[Stored data entries]
——————————
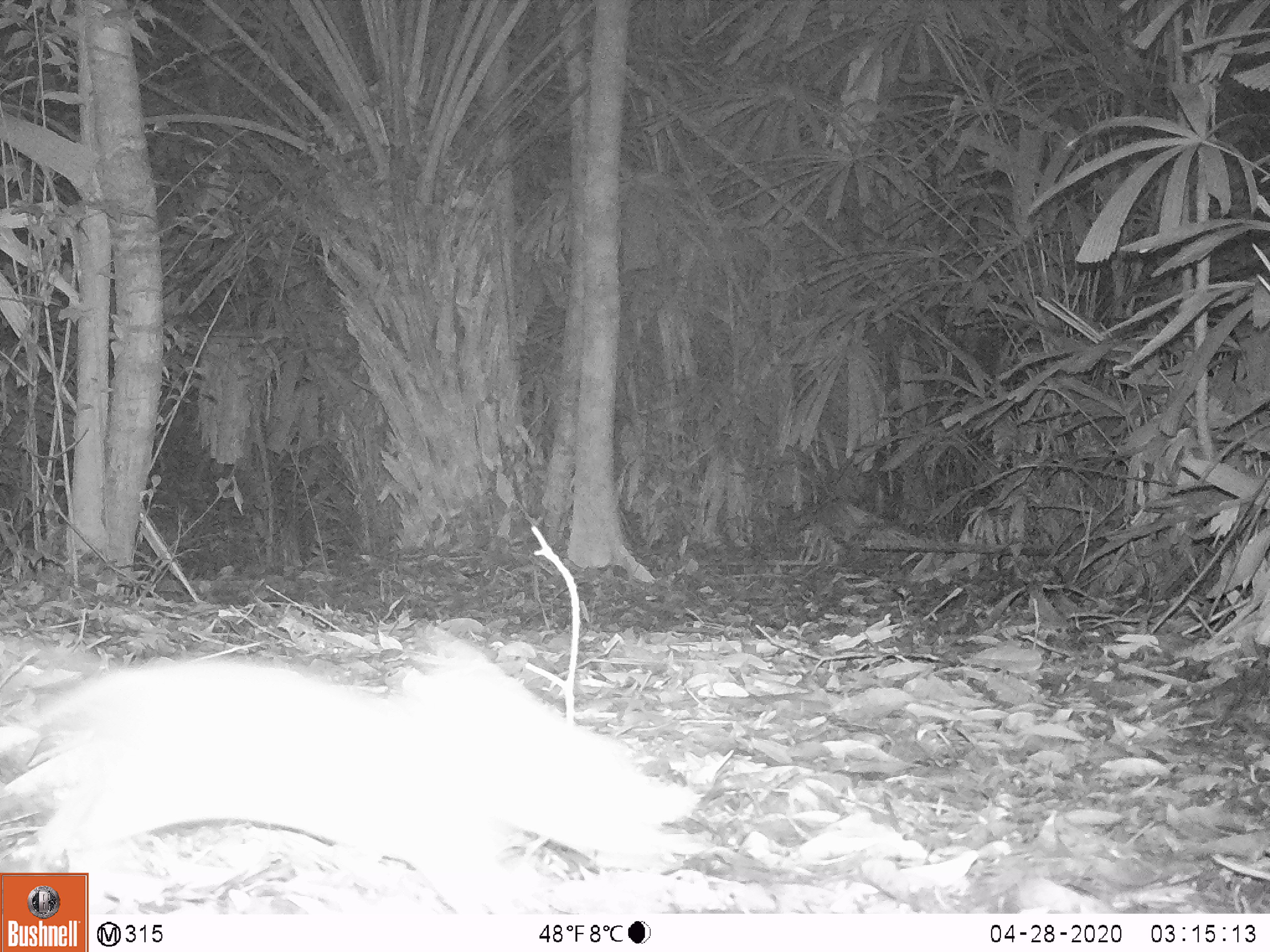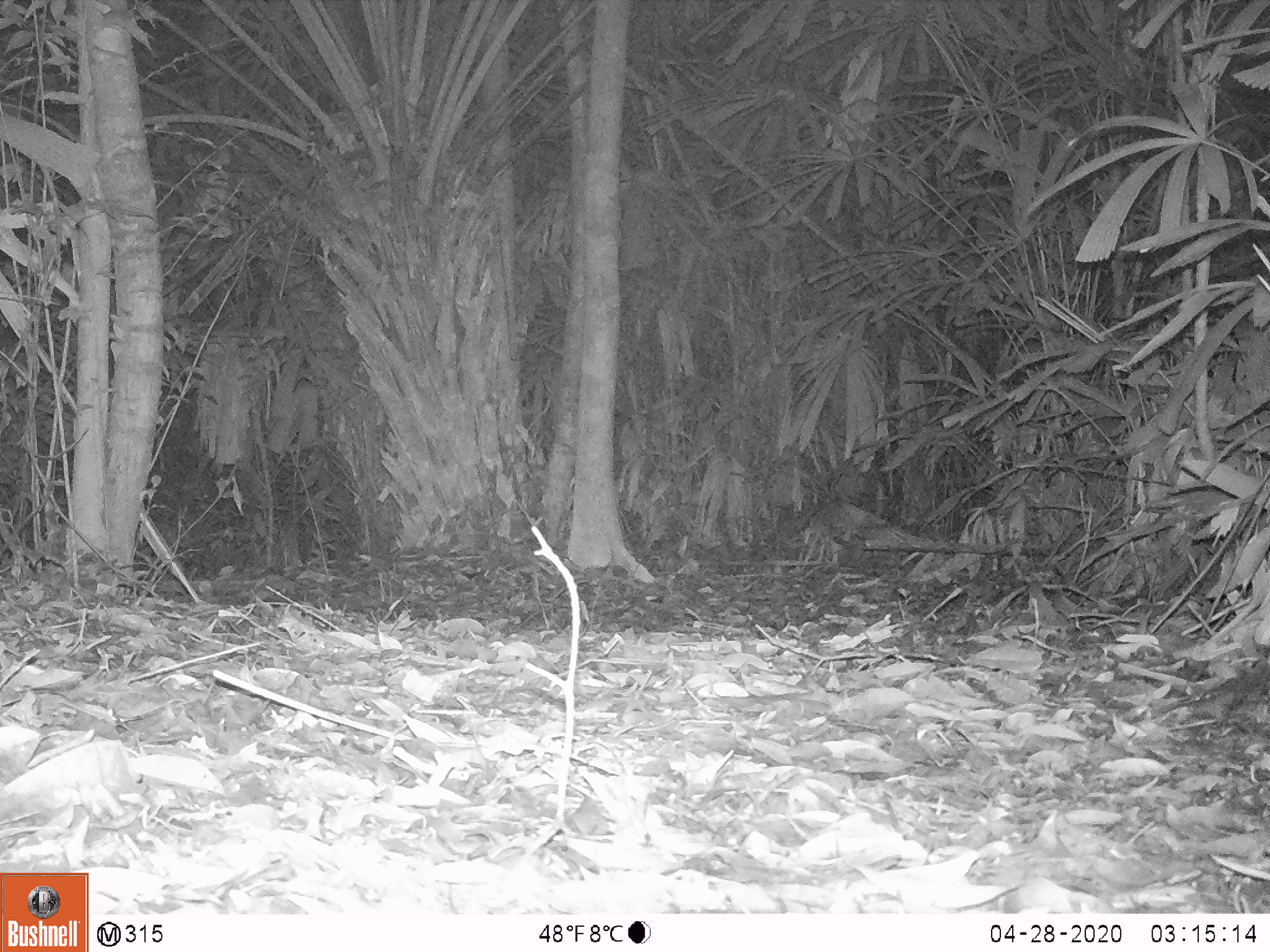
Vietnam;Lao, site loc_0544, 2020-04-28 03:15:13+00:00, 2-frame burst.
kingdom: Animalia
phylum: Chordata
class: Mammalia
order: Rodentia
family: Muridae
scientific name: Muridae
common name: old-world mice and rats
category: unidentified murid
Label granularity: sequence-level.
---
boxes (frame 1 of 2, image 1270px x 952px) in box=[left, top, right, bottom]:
——————————
[WHAT THE EXERCISE ASKS] Each entry above should be written out verbatim, minus its pictures.

[EXERCISE OUTPUT]
Vietnam;Lao, site loc_0544, 2020-04-28 03:15:13+00:00, 2-frame burst.
kingdom: Animalia
phylum: Chordata
class: Mammalia
order: Rodentia
family: Muridae
scientific name: Muridae
common name: old-world mice and rats
category: unidentified murid
Label granularity: sequence-level.
---
boxes (frame 1 of 2, image 1270px x 952px) in box=[left, top, right, bottom]:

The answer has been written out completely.